The team also found heart attacks during a trip were linked to a 42% lower risk of long-term all-cause death than those that occurred in residents.

On the contrary, local patients had a higher rate of non-cardiac death, mainly due to cancer.

The results showed long-term outcomes after a heart attack while traveling can be good if people can get prompt treatment.

The researchers suggest that If you are traveling and experience heart attack symptoms that last for more than 15 minutes, you should call an ambulance immediately.

The symptoms include pain in the chest, throat, neck, back, stomach or shoulders.

It is important that when you are over the immediate emergency phase and return home, you see your doctor.

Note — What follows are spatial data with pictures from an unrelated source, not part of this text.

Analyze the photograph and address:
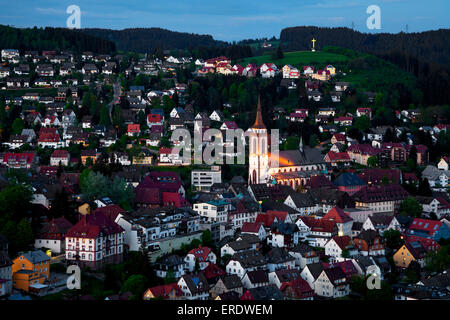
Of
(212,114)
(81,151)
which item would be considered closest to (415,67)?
(212,114)

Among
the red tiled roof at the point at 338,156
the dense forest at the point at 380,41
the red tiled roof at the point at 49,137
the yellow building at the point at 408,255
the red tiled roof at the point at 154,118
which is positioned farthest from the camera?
the dense forest at the point at 380,41

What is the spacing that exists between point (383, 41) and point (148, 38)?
43177mm

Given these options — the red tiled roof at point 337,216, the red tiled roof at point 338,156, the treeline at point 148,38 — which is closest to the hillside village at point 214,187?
the red tiled roof at point 337,216

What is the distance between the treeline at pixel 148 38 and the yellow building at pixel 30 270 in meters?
104

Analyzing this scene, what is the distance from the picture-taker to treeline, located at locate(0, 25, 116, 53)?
9019 cm

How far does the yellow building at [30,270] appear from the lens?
104 ft

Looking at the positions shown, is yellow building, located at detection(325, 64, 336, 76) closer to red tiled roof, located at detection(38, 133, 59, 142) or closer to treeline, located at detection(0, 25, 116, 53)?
treeline, located at detection(0, 25, 116, 53)

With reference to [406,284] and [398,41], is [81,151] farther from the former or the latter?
[398,41]

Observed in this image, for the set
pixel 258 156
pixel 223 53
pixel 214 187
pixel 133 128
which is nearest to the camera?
pixel 214 187

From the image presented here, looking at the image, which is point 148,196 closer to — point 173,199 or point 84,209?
point 173,199

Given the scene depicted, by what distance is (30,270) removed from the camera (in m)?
32.0

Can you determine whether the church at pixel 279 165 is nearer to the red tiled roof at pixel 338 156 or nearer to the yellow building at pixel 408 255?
the red tiled roof at pixel 338 156

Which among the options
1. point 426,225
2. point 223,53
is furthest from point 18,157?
point 223,53

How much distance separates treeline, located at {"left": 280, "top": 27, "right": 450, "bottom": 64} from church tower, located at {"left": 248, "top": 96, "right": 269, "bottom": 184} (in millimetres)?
67960
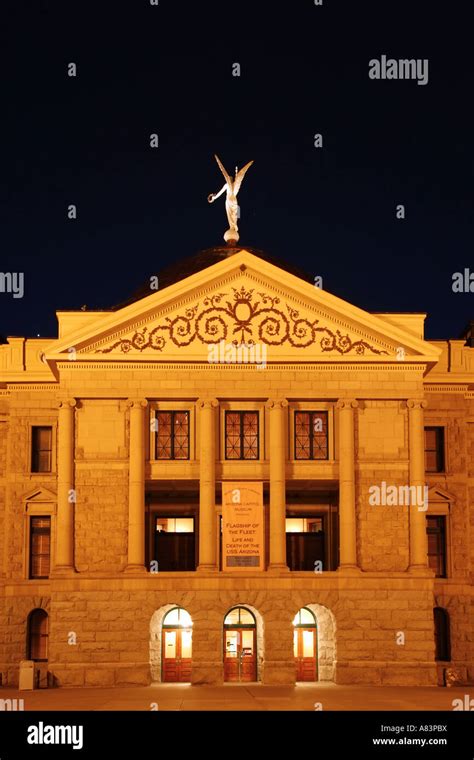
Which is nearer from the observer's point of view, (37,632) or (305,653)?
(305,653)

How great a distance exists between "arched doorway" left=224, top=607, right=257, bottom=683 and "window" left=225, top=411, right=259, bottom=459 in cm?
627

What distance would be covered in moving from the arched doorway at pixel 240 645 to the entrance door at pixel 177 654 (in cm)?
155

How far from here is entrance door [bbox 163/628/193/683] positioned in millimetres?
50469

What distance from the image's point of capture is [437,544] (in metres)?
54.8

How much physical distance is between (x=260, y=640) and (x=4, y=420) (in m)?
15.5

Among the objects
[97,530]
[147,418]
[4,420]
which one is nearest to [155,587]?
[97,530]

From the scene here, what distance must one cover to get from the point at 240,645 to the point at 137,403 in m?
10.7

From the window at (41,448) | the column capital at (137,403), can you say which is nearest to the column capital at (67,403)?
the column capital at (137,403)

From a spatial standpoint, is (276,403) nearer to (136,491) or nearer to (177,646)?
(136,491)

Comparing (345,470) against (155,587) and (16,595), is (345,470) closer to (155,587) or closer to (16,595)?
(155,587)

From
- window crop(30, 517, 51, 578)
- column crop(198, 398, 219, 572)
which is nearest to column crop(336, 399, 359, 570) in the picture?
column crop(198, 398, 219, 572)

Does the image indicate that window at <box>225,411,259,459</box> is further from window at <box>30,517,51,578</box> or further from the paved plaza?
window at <box>30,517,51,578</box>

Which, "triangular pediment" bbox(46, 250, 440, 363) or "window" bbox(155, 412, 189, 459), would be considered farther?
"window" bbox(155, 412, 189, 459)

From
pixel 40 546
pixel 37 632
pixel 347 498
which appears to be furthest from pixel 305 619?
pixel 40 546
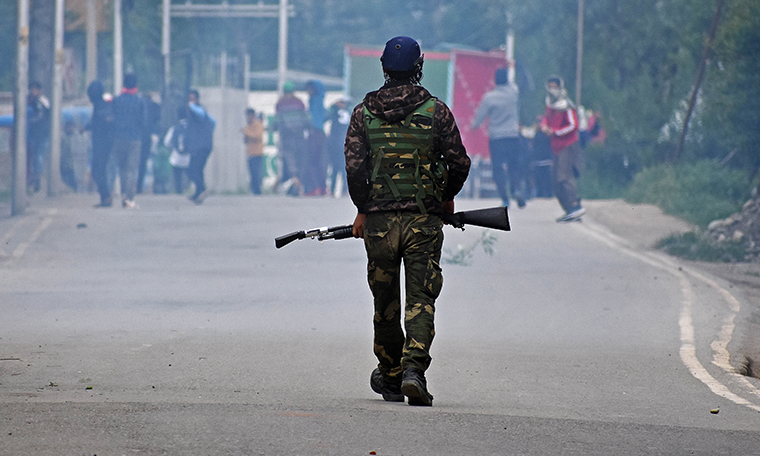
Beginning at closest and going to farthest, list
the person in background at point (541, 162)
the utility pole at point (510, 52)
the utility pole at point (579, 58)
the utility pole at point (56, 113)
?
the utility pole at point (56, 113)
the person in background at point (541, 162)
the utility pole at point (579, 58)
the utility pole at point (510, 52)

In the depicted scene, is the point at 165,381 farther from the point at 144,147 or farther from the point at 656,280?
the point at 144,147

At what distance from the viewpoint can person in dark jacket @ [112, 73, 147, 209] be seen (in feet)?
62.8

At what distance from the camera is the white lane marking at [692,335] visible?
6430 millimetres

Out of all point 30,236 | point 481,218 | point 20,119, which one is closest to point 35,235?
point 30,236

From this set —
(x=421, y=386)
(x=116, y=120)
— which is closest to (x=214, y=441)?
(x=421, y=386)

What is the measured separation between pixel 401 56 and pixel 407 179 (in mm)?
565

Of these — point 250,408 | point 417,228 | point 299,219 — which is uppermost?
point 417,228

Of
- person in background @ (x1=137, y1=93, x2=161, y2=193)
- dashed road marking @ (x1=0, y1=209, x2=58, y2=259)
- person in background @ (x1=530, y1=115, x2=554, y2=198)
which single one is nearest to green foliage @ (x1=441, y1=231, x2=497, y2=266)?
dashed road marking @ (x1=0, y1=209, x2=58, y2=259)

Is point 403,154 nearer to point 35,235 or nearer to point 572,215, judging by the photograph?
point 35,235

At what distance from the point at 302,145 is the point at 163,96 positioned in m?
4.04

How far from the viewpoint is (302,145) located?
24.4 meters

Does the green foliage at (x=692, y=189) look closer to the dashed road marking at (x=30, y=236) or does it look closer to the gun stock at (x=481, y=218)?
the dashed road marking at (x=30, y=236)

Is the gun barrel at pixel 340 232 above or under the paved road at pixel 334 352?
above

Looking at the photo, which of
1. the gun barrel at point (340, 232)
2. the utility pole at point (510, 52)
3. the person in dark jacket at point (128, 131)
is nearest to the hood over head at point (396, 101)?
the gun barrel at point (340, 232)
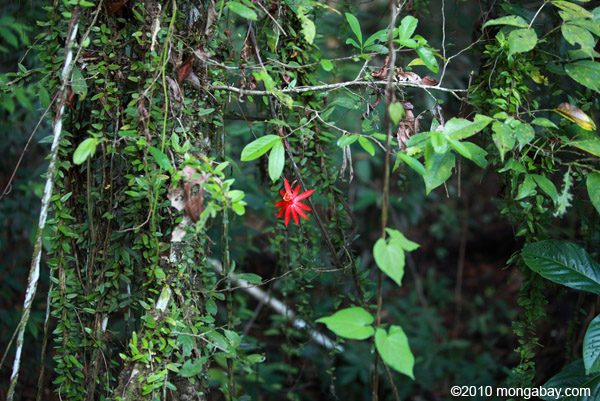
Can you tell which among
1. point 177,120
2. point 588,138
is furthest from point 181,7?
point 588,138

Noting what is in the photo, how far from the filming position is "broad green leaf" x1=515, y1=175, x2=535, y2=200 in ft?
3.83

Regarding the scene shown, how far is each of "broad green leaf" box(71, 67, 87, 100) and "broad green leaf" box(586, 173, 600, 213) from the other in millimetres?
1271

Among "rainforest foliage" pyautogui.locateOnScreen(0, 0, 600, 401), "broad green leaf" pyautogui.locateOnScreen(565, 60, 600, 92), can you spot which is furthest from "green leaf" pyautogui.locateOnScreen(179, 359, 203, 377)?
"broad green leaf" pyautogui.locateOnScreen(565, 60, 600, 92)

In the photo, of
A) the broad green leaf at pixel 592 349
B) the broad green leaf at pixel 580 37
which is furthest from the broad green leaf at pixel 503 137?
the broad green leaf at pixel 592 349

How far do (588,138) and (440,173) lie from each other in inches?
15.5

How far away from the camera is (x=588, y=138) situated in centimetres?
121

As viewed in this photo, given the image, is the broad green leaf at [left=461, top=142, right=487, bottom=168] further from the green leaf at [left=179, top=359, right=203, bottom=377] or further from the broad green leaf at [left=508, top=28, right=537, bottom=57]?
the green leaf at [left=179, top=359, right=203, bottom=377]

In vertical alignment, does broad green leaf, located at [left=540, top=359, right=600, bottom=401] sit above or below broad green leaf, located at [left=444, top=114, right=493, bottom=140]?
below

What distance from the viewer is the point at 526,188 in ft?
3.84

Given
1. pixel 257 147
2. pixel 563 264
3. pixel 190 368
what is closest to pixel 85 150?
pixel 257 147

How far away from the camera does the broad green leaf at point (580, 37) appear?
108 centimetres

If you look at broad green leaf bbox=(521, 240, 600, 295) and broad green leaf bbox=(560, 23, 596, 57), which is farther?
broad green leaf bbox=(521, 240, 600, 295)

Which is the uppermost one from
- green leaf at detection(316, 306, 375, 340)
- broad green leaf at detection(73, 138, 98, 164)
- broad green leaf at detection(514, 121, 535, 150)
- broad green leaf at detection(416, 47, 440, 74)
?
broad green leaf at detection(416, 47, 440, 74)

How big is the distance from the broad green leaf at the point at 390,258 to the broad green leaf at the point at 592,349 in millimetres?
753
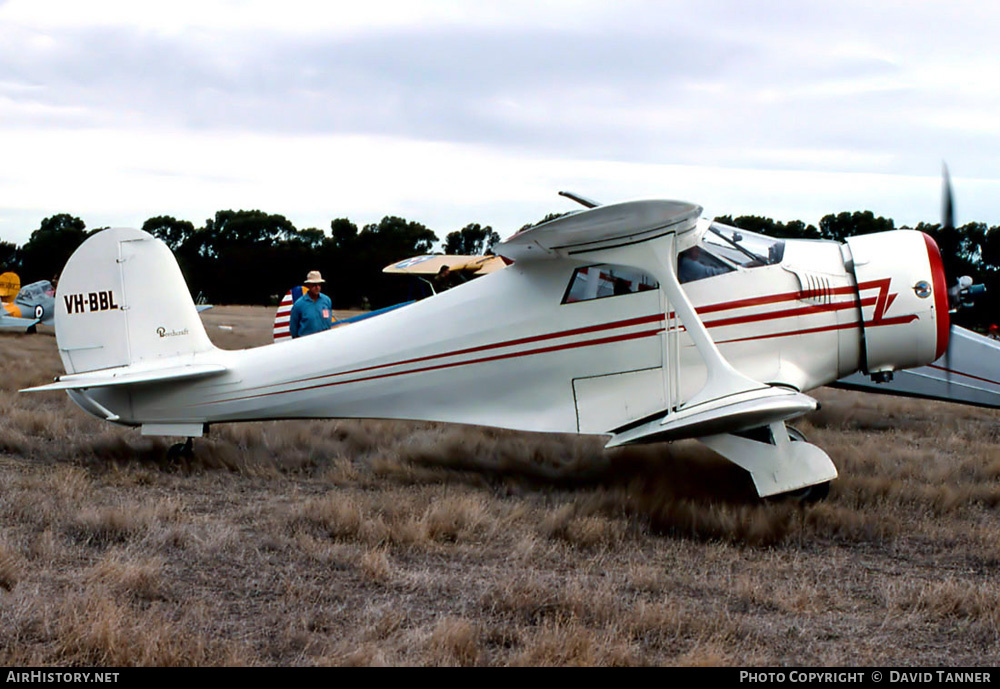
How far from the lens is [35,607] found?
3.92 m

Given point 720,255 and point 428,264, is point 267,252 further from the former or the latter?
point 720,255

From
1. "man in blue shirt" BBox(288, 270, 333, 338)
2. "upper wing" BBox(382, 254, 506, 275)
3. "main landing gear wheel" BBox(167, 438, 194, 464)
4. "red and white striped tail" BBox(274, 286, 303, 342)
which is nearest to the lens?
"main landing gear wheel" BBox(167, 438, 194, 464)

You need to find out how to reduce the risk of a second heart attack by improving lifestyle habits and taking preventive medication.

For older people who have high blood pressure, smoking habit or obesity, it is very important to ensure you know the emergency number at home and at any travel destination.

The researchers suggest that having a heart attack while away from home is a traumatic event.

It may create a lasting impression and greater health awareness when patients return home and help them take actions.

The lead author of the study is Dr. Ryota Nishio from the Department of Cardiology.

The study is presented today at Acute Cardiovascular Care 2019 a European Society of Cardiology (ESC) congress.